(Problem description)
Return each line of the rows below that contains the word "farther". Case must match.
Begin Data supplied
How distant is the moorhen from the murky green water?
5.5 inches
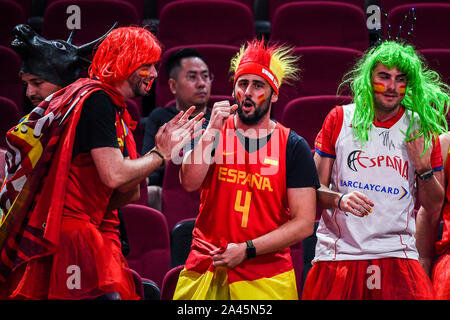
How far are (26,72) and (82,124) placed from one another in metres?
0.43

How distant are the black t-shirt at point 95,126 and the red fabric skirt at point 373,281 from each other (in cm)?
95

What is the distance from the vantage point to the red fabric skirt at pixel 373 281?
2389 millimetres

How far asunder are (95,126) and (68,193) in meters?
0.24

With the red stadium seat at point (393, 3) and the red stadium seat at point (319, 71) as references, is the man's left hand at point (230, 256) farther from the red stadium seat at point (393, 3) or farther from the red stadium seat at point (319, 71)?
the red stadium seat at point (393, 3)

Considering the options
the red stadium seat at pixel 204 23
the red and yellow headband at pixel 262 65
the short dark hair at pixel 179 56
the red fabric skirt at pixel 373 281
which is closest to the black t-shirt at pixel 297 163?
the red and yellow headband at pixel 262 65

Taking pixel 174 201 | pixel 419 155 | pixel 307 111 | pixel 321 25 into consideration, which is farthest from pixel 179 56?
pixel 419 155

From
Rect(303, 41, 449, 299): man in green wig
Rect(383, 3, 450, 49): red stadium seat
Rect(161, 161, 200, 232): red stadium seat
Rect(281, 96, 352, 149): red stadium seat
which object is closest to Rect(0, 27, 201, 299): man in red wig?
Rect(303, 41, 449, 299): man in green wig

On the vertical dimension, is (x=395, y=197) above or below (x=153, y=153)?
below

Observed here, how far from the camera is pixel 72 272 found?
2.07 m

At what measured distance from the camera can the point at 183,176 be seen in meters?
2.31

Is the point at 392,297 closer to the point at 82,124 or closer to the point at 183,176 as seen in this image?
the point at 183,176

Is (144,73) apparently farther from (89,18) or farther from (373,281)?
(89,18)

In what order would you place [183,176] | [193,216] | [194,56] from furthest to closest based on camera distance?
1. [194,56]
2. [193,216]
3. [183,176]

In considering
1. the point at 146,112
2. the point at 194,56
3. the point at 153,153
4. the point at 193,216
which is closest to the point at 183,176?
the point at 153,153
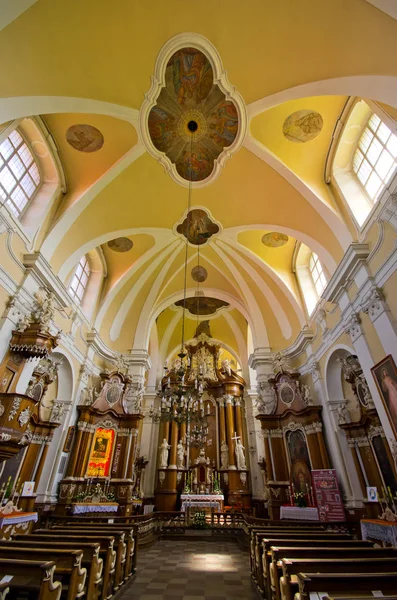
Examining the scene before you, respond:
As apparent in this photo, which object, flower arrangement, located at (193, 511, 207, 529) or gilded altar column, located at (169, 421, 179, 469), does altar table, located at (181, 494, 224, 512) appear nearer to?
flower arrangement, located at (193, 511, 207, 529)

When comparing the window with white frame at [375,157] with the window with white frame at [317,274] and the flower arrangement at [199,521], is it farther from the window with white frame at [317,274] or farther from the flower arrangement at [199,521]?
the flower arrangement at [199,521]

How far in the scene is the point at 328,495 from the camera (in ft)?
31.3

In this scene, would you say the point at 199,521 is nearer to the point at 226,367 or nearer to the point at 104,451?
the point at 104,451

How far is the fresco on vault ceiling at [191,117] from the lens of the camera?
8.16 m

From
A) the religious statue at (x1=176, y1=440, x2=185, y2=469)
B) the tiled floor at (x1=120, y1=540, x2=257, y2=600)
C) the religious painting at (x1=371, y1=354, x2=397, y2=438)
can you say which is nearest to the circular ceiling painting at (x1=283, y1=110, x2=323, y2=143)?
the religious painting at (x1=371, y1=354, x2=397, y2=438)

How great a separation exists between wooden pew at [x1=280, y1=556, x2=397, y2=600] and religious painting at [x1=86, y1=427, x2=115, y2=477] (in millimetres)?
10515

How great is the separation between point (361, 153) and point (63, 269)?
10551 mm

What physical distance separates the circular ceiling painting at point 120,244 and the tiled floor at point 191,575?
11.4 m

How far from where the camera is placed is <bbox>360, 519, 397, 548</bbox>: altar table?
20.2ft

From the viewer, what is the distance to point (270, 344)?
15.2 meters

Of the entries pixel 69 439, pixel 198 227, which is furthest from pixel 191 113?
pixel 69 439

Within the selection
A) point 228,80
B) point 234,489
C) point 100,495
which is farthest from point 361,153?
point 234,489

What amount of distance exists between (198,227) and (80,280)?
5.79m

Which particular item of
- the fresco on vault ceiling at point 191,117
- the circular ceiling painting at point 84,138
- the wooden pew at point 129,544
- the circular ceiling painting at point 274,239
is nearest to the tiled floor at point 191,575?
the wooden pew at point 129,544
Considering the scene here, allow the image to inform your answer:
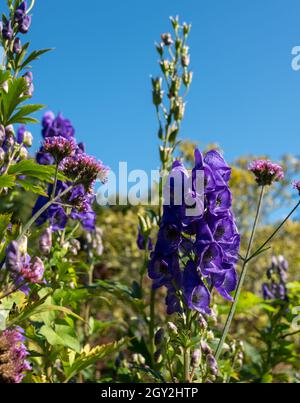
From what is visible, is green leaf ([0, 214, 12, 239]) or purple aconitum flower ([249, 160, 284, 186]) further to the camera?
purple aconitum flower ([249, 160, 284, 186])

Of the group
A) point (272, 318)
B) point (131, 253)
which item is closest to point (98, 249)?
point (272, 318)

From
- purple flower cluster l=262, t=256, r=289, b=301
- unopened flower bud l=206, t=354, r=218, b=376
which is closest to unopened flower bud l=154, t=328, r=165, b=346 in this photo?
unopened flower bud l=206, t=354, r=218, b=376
End Data supplied
Begin Data supplied
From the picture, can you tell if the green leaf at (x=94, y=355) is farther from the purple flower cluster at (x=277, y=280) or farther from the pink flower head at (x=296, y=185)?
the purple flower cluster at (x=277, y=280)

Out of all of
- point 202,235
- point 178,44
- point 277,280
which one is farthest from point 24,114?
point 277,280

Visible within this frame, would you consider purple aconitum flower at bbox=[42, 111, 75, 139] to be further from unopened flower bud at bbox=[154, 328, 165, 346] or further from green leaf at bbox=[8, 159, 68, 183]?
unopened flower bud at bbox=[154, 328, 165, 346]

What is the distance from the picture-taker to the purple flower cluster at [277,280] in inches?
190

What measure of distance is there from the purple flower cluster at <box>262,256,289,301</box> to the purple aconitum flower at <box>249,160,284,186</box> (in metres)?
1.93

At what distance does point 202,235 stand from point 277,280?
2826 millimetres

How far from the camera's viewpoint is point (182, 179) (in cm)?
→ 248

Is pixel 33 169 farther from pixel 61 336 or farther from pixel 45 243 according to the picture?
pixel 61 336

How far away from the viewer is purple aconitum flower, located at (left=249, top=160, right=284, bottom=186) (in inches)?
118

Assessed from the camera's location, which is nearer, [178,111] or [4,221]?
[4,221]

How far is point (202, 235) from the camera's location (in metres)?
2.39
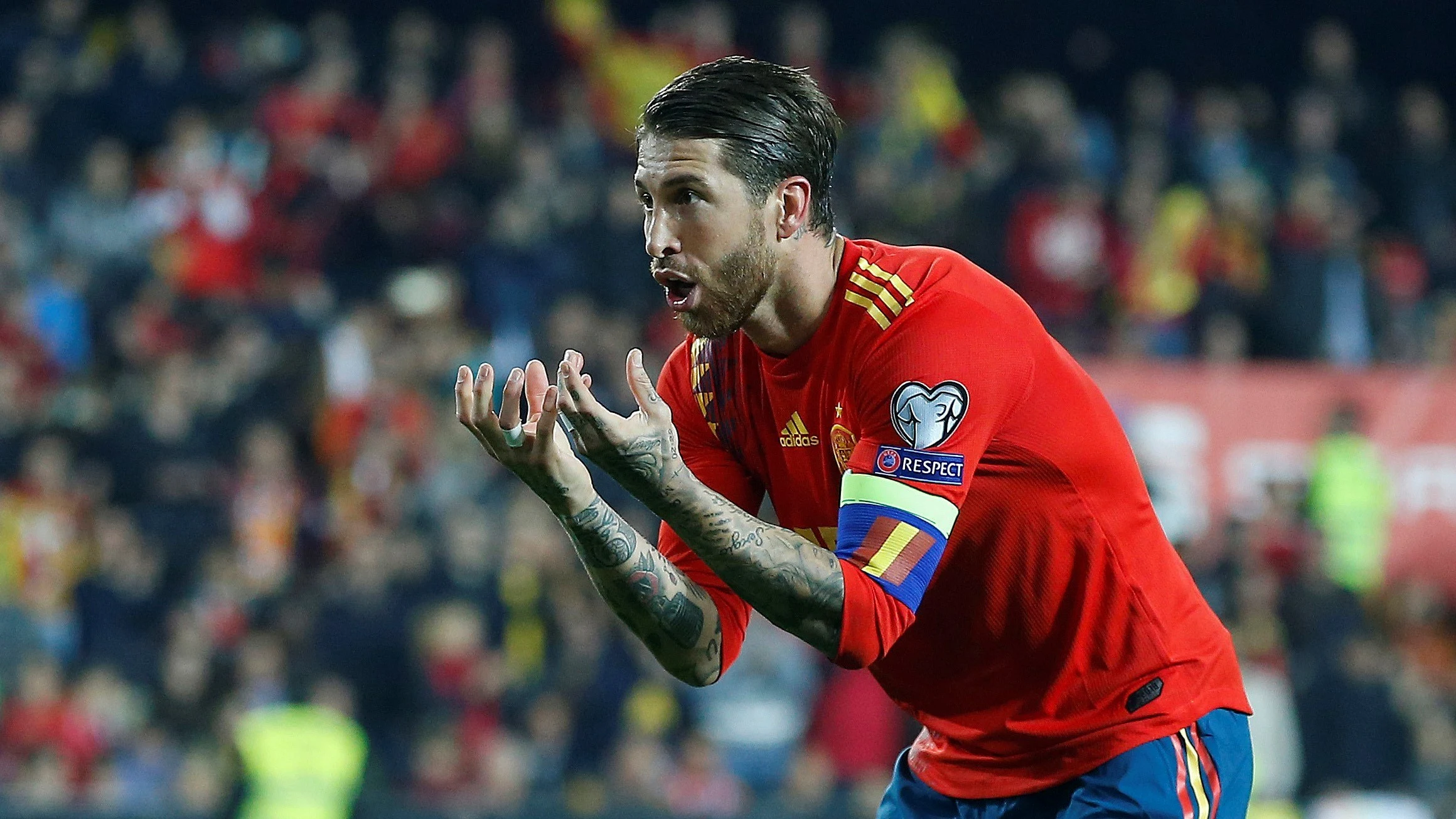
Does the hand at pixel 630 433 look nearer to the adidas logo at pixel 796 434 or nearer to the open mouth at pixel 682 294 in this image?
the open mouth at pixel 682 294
End Data supplied
(Output of the task)
With the red stadium seat at point (393, 3) and the red stadium seat at point (319, 71) as references, is the man's left hand at point (230, 256) farther from the red stadium seat at point (393, 3) or farther from the red stadium seat at point (319, 71)?
Is (144,73) apparently farther from (89,18) or farther from (373,281)?
When comparing the window with white frame at [375,157] with the window with white frame at [317,274] and the flower arrangement at [199,521], is it farther from the window with white frame at [317,274] or farther from the flower arrangement at [199,521]?
From the picture, can you tell if the green leaf at (x=94, y=355) is farther from the purple flower cluster at (x=277, y=280) or farther from the pink flower head at (x=296, y=185)?
Is pixel 33 169 farther from pixel 61 336 or farther from pixel 45 243 according to the picture?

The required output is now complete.